[[ GIVEN ENTRIES open ]]

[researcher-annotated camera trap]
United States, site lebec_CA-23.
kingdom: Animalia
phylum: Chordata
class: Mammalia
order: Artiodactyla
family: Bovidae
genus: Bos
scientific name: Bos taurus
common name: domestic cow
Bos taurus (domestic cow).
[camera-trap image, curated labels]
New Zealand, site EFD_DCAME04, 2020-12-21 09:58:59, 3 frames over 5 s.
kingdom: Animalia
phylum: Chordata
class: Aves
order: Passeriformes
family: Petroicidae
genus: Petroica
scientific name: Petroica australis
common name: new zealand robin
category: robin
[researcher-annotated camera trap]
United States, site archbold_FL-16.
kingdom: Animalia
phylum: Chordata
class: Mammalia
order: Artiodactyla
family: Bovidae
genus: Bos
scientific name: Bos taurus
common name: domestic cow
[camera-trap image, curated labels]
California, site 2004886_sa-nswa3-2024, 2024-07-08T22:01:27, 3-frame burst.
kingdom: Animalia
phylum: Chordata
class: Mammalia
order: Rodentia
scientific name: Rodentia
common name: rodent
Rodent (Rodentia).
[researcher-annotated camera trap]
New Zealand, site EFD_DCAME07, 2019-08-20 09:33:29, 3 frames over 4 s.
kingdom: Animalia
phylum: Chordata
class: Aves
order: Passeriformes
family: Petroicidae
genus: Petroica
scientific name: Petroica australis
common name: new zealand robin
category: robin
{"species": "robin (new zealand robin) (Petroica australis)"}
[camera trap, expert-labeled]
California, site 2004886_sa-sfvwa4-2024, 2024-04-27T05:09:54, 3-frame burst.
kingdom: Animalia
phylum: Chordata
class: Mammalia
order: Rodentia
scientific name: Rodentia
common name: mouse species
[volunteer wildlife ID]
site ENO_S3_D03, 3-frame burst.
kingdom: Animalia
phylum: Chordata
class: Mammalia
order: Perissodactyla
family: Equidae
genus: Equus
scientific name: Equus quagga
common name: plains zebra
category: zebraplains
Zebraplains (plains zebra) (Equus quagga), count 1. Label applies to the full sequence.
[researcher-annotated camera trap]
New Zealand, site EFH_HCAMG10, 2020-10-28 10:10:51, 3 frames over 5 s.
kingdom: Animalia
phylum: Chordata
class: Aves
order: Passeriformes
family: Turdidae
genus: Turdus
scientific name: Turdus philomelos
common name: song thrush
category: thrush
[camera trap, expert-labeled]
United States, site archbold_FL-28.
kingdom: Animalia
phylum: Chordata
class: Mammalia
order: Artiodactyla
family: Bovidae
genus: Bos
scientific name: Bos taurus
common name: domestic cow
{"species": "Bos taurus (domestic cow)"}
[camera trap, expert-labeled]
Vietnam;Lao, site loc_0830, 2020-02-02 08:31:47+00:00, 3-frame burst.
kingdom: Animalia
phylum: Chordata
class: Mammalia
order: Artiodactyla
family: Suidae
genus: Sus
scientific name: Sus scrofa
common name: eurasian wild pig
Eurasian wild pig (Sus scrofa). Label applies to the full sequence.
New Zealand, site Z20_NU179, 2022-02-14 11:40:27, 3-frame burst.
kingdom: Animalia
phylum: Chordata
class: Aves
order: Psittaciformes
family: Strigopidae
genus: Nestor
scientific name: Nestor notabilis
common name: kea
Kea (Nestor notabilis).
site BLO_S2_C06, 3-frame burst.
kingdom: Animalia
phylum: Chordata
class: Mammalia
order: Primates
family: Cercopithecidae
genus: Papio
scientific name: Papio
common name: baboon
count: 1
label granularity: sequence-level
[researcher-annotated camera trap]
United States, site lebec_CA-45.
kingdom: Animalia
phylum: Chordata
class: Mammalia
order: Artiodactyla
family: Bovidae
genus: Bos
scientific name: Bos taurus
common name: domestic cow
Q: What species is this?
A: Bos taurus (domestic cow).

[[ GIVEN ENTRIES closed ]]

YOUR OBJECTIVE: An exact repetition of the data above is all that is needed.

RESULT:
[researcher-annotated camera trap]
United States, site lebec_CA-23.
kingdom: Animalia
phylum: Chordata
class: Mammalia
order: Artiodactyla
family: Bovidae
genus: Bos
scientific name: Bos taurus
common name: domestic cow
Bos taurus (domestic cow).
[camera-trap image, curated labels]
New Zealand, site EFD_DCAME04, 2020-12-21 09:58:59, 3 frames over 5 s.
kingdom: Animalia
phylum: Chordata
class: Aves
order: Passeriformes
family: Petroicidae
genus: Petroica
scientific name: Petroica australis
common name: new zealand robin
category: robin
[researcher-annotated camera trap]
United States, site archbold_FL-16.
kingdom: Animalia
phylum: Chordata
class: Mammalia
order: Artiodactyla
family: Bovidae
genus: Bos
scientific name: Bos taurus
common name: domestic cow
[camera-trap image, curated labels]
California, site 2004886_sa-nswa3-2024, 2024-07-08T22:01:27, 3-frame burst.
kingdom: Animalia
phylum: Chordata
class: Mammalia
order: Rodentia
scientific name: Rodentia
common name: rodent
Rodent (Rodentia).
[researcher-annotated camera trap]
New Zealand, site EFD_DCAME07, 2019-08-20 09:33:29, 3 frames over 4 s.
kingdom: Animalia
phylum: Chordata
class: Aves
order: Passeriformes
family: Petroicidae
genus: Petroica
scientific name: Petroica australis
common name: new zealand robin
category: robin
{"species": "robin (new zealand robin) (Petroica australis)"}
[camera trap, expert-labeled]
California, site 2004886_sa-sfvwa4-2024, 2024-04-27T05:09:54, 3-frame burst.
kingdom: Animalia
phylum: Chordata
class: Mammalia
order: Rodentia
scientific name: Rodentia
common name: mouse species
[volunteer wildlife ID]
site ENO_S3_D03, 3-frame burst.
kingdom: Animalia
phylum: Chordata
class: Mammalia
order: Perissodactyla
family: Equidae
genus: Equus
scientific name: Equus quagga
common name: plains zebra
category: zebraplains
Zebraplains (plains zebra) (Equus quagga), count 1. Label applies to the full sequence.
[researcher-annotated camera trap]
New Zealand, site EFH_HCAMG10, 2020-10-28 10:10:51, 3 frames over 5 s.
kingdom: Animalia
phylum: Chordata
class: Aves
order: Passeriformes
family: Turdidae
genus: Turdus
scientific name: Turdus philomelos
common name: song thrush
category: thrush
[camera trap, expert-labeled]
United States, site archbold_FL-28.
kingdom: Animalia
phylum: Chordata
class: Mammalia
order: Artiodactyla
family: Bovidae
genus: Bos
scientific name: Bos taurus
common name: domestic cow
{"species": "Bos taurus (domestic cow)"}
[camera trap, expert-labeled]
Vietnam;Lao, site loc_0830, 2020-02-02 08:31:47+00:00, 3-frame burst.
kingdom: Animalia
phylum: Chordata
class: Mammalia
order: Artiodactyla
family: Suidae
genus: Sus
scientific name: Sus scrofa
common name: eurasian wild pig
Eurasian wild pig (Sus scrofa). Label applies to the full sequence.
New Zealand, site Z20_NU179, 2022-02-14 11:40:27, 3-frame burst.
kingdom: Animalia
phylum: Chordata
class: Aves
order: Psittaciformes
family: Strigopidae
genus: Nestor
scientific name: Nestor notabilis
common name: kea
Kea (Nestor notabilis).
site BLO_S2_C06, 3-frame burst.
kingdom: Animalia
phylum: Chordata
class: Mammalia
order: Primates
family: Cercopithecidae
genus: Papio
scientific name: Papio
common name: baboon
count: 1
label granularity: sequence-level
[researcher-annotated camera trap]
United States, site lebec_CA-45.
kingdom: Animalia
phylum: Chordata
class: Mammalia
order: Artiodactyla
family: Bovidae
genus: Bos
scientific name: Bos taurus
common name: domestic cow
Q: What species is this?
A: Bos taurus (domestic cow).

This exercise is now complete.